## Task objective
Write all of the entries out again exactly.

## Source data
_ _ _ _ _ _ _
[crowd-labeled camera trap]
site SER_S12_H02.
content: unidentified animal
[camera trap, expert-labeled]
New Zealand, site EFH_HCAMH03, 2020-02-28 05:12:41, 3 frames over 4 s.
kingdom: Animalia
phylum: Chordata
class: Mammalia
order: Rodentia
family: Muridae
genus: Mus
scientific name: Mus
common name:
_ _ _ _ _ _ _
## Solution to this task
[crowd-labeled camera trap]
site SER_S12_H02.
content: unidentified animal
[camera trap, expert-labeled]
New Zealand, site EFH_HCAMH03, 2020-02-28 05:12:41, 3 frames over 4 s.
kingdom: Animalia
phylum: Chordata
class: Mammalia
order: Rodentia
family: Muridae
genus: Mus
scientific name: Mus
common name:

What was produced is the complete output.